U.S. President Donald Trump and North Korea's leader Kim Jong Un attend a meeting in Singapore. June 11, 2018 | Photo: Reuters via KCNA U.S. President Donald Trump and North Korea's leader Kim Jong Un attend a meeting in Singapore. June 11, 2018 | Photo: Reuters via KCNA

Explainer: The US-North Korea Summit

Trump and Kim met in Singapore on Tuesday, but what does it mean moving forward and how are officials and experts reacting? 

The U.S. President Donald Trump and North Korean leader Kim Jong-un came away from their Tuesday Singapore summit having signed a document that Kim says will "leave the past behind."

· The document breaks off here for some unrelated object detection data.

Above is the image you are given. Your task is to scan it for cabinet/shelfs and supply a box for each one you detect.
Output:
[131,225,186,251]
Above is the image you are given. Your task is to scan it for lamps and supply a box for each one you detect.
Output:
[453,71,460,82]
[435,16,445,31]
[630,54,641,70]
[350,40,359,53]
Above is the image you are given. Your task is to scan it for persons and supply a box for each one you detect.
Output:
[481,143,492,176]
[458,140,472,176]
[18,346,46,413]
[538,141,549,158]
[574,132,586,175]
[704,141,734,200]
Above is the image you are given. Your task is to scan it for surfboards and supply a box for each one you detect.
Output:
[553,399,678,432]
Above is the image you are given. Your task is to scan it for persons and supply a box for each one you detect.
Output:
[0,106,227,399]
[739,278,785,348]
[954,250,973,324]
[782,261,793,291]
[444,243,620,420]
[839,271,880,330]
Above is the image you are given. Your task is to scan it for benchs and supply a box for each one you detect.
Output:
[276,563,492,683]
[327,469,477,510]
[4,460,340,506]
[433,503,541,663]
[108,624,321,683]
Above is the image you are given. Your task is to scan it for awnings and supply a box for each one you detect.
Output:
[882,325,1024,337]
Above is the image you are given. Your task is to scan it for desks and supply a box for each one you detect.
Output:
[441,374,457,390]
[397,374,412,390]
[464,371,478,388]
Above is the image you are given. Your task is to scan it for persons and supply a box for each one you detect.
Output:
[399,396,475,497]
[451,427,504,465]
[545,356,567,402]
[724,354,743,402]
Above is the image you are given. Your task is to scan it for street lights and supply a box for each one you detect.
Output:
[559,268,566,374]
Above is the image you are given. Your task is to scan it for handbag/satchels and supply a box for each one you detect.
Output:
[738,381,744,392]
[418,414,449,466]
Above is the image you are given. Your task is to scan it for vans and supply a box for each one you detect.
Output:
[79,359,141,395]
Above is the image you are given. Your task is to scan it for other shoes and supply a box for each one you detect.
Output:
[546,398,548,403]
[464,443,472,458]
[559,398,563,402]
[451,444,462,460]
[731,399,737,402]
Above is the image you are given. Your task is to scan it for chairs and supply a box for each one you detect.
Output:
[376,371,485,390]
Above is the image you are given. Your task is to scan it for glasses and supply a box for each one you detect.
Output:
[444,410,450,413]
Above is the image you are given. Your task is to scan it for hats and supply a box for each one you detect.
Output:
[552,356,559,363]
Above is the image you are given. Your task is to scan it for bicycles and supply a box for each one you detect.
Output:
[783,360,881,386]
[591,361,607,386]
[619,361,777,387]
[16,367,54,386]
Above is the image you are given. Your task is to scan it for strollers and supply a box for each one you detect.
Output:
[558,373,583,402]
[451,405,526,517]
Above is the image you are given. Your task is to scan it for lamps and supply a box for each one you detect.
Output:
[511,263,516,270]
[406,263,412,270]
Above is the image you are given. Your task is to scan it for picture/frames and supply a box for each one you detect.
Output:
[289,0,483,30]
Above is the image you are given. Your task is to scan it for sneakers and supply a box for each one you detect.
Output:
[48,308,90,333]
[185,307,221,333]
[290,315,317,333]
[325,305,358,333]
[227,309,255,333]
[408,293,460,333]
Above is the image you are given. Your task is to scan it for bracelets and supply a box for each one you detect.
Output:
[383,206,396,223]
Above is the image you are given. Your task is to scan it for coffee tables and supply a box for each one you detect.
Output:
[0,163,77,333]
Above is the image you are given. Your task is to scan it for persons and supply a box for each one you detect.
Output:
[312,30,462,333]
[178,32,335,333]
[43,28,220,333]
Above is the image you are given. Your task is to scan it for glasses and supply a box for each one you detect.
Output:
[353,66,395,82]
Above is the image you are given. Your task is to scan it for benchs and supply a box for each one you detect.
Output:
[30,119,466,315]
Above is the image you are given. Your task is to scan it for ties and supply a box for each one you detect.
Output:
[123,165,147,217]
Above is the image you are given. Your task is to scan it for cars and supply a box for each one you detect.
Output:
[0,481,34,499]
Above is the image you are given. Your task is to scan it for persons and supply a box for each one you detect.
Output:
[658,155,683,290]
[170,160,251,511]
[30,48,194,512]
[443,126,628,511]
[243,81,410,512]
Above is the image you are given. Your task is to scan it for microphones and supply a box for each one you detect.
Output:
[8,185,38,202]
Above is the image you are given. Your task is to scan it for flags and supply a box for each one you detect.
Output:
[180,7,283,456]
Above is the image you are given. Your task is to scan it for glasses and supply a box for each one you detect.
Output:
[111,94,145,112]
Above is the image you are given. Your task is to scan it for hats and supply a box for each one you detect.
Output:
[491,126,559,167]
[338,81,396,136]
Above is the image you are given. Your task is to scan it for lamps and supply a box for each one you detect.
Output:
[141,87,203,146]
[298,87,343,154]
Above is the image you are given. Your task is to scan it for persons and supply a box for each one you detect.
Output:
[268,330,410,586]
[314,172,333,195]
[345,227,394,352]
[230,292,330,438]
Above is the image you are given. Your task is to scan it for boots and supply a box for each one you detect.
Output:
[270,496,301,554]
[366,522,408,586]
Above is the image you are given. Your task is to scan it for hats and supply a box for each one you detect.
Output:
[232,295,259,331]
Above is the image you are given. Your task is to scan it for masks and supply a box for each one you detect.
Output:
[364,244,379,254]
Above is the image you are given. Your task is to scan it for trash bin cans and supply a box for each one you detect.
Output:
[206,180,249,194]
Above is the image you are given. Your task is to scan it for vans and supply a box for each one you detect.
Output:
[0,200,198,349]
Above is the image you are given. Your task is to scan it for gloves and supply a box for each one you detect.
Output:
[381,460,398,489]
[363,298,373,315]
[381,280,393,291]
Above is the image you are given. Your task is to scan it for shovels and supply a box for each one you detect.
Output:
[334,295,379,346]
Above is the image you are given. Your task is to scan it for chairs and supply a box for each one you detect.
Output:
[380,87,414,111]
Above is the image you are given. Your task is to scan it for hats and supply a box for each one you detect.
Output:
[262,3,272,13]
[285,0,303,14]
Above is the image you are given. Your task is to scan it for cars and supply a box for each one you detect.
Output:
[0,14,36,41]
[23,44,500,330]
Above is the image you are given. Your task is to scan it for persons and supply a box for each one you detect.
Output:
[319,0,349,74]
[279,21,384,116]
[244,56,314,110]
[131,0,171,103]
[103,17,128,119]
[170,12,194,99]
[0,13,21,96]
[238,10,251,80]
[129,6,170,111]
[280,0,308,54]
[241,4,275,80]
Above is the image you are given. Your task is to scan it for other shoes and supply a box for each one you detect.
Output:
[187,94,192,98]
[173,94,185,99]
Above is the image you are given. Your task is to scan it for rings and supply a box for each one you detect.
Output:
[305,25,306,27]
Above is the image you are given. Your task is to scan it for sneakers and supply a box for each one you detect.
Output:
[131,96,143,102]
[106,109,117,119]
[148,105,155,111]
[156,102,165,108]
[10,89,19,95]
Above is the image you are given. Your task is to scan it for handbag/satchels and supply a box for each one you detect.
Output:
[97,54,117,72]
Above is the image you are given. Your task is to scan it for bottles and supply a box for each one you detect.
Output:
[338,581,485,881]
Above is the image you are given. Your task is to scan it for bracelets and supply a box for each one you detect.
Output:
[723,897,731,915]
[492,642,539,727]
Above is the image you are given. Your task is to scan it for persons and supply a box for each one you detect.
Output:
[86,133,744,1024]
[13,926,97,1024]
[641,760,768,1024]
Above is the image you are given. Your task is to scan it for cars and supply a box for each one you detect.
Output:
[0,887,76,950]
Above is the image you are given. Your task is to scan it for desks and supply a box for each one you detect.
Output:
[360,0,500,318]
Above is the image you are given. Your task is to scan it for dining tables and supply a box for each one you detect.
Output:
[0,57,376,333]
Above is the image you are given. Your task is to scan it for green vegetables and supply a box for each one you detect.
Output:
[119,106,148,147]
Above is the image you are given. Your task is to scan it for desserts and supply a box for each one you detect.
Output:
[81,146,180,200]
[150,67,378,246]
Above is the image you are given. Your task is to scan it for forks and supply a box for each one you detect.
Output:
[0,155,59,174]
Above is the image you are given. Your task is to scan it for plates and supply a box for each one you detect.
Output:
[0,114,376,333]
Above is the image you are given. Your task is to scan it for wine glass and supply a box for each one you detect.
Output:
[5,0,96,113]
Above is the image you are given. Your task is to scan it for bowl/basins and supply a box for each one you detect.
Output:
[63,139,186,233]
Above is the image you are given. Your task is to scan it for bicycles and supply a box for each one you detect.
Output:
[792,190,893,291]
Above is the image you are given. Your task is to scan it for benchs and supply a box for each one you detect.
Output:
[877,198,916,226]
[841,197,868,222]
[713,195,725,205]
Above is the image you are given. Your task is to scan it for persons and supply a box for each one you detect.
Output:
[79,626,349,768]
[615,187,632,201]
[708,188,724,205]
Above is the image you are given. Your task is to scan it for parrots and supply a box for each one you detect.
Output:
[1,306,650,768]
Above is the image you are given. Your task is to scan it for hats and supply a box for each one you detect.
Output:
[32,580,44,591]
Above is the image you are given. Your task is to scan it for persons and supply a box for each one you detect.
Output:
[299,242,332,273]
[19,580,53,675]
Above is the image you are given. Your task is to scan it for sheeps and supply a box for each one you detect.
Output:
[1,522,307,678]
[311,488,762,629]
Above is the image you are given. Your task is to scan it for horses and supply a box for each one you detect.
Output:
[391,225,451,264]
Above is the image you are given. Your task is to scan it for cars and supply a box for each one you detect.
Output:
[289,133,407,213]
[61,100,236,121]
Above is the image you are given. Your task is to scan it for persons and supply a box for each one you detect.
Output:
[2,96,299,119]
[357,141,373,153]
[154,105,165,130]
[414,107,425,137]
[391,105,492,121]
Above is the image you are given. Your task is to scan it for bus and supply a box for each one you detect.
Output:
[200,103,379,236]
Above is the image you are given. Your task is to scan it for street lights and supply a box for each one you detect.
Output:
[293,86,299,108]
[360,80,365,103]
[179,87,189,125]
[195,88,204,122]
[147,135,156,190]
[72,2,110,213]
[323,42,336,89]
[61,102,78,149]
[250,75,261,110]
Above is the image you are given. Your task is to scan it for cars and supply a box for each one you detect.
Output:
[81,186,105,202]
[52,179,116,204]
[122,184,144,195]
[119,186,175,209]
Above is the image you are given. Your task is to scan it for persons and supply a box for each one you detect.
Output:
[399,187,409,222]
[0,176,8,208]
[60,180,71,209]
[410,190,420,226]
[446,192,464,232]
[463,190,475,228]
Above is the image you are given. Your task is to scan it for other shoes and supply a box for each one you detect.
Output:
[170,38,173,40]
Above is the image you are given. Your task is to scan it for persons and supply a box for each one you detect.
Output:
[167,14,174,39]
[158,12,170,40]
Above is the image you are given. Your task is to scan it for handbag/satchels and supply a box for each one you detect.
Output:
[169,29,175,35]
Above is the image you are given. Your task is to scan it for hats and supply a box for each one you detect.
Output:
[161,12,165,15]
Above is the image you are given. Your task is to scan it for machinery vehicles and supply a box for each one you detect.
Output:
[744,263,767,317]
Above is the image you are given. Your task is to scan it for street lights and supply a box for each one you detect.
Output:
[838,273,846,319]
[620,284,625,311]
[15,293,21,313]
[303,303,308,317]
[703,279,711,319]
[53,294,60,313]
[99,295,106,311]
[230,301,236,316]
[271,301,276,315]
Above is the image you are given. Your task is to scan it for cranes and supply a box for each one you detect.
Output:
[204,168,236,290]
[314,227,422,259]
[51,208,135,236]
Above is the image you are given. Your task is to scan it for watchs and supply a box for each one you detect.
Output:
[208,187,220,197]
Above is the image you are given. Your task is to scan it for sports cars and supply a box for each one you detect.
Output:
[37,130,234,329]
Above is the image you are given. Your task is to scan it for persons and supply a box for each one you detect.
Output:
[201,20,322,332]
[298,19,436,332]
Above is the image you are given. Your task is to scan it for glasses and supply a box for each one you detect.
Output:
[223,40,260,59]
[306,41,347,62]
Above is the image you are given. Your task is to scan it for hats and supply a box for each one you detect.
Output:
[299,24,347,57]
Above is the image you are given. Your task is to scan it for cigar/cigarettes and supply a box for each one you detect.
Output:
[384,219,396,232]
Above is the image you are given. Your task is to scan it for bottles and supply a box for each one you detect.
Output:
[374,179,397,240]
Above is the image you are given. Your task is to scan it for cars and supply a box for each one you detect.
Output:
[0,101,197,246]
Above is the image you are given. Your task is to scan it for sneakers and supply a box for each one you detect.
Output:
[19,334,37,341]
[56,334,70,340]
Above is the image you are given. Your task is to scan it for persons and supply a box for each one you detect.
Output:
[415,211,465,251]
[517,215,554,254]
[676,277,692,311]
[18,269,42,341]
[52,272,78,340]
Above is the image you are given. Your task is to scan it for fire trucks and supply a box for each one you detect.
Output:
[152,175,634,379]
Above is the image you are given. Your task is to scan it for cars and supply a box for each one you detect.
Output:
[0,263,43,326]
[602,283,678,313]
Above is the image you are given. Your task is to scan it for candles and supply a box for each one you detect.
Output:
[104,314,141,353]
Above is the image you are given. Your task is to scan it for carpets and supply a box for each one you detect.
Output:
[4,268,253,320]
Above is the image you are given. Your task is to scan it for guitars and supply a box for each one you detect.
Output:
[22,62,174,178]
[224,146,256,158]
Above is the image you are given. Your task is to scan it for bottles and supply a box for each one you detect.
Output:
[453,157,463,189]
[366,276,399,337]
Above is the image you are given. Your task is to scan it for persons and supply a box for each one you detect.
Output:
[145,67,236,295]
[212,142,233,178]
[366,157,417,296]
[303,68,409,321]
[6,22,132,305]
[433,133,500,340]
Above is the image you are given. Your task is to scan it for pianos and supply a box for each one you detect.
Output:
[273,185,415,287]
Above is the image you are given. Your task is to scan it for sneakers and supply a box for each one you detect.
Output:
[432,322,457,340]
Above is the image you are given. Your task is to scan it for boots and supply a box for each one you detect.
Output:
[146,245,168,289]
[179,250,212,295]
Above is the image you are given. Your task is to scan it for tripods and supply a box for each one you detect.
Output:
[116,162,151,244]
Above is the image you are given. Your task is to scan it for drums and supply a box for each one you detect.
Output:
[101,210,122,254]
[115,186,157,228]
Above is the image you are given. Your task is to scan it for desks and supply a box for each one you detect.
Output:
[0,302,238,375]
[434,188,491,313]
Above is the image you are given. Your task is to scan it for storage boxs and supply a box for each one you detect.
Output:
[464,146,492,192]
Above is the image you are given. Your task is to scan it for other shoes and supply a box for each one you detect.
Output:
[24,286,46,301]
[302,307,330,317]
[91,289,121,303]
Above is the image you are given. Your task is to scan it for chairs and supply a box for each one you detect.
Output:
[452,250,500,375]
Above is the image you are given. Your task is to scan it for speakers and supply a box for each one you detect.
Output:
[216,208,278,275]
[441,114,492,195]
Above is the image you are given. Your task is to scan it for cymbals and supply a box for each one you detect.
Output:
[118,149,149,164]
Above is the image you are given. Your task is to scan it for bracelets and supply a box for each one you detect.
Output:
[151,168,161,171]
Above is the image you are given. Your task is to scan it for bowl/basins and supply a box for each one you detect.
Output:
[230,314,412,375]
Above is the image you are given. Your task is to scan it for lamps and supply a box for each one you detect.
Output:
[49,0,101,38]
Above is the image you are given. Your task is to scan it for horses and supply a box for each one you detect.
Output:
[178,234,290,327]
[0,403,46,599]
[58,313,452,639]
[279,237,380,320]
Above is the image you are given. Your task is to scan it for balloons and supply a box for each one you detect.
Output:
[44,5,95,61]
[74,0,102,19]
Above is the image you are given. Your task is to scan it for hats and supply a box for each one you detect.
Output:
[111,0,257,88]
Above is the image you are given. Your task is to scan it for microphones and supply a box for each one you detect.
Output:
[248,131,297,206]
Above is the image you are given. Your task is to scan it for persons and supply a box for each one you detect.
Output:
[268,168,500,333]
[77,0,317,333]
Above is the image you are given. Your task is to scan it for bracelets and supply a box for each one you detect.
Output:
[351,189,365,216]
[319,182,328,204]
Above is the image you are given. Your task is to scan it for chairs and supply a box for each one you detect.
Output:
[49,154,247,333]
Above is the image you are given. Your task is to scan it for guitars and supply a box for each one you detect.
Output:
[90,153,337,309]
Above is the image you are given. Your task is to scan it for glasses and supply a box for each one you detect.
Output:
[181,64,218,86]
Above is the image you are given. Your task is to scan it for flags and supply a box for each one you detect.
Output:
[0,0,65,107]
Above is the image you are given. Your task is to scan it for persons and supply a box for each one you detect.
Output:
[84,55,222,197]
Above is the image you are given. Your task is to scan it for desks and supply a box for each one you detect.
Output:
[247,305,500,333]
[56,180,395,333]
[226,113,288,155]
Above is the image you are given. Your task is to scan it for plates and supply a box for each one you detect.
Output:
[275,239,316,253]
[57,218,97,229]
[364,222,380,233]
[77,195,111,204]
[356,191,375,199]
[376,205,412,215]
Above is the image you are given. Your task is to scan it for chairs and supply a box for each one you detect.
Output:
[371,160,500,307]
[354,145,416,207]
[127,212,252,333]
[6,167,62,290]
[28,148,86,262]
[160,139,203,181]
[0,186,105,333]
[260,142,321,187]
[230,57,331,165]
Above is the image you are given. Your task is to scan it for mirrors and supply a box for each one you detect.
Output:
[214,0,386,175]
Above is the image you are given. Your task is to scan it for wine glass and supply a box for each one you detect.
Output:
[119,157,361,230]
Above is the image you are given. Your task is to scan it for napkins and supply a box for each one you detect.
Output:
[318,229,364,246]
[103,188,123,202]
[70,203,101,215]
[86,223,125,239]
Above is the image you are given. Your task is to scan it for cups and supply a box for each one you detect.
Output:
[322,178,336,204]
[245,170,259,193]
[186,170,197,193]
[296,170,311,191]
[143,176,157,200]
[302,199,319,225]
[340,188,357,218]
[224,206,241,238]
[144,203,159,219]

But, why was the meeting important? what’s in the document? What happens next? and what are people saying? 

First, the meeting between the U.S. and North Korea leaders was history-making because the leaders of the two countries had never met. Their amicable encounter solidifies peace between the countries that have technically been warring for 65 years. Adding to that, a year ago Trump and Kim had escalated the threat of nuclear war between their countries to the highest point in seven decades and name called at each other like schoolboys.

The about-face by the two heads of states prompted even Kim to comment through an interpreter: "I think the entire world is watching this moment. Many people in the world will think of this as a scene from a fantasy...science fiction movie."

Kim and Trump's bilateral agreement is a brief one and half pages and includes four points:

1. The United States and the (Democratic People's Republic of Korea) DPRK commit to establishing new U.S.-DPRK relations in accordance with the desire of the peoples of the two countries for peace and prosperity.

2. The United States and the DPRK will join their efforts to build a lasting and stable peace regime on the Korean Peninsula.

3. Reaffirming the April 27, 2018 Panmunjom Declaration, the DPRK commits to work toward complete denuclearization of the Korean Peninsula.

4. The United States and the DPRK commit to recovering POW/MIA remains, including the immediate repatriation of those already identified.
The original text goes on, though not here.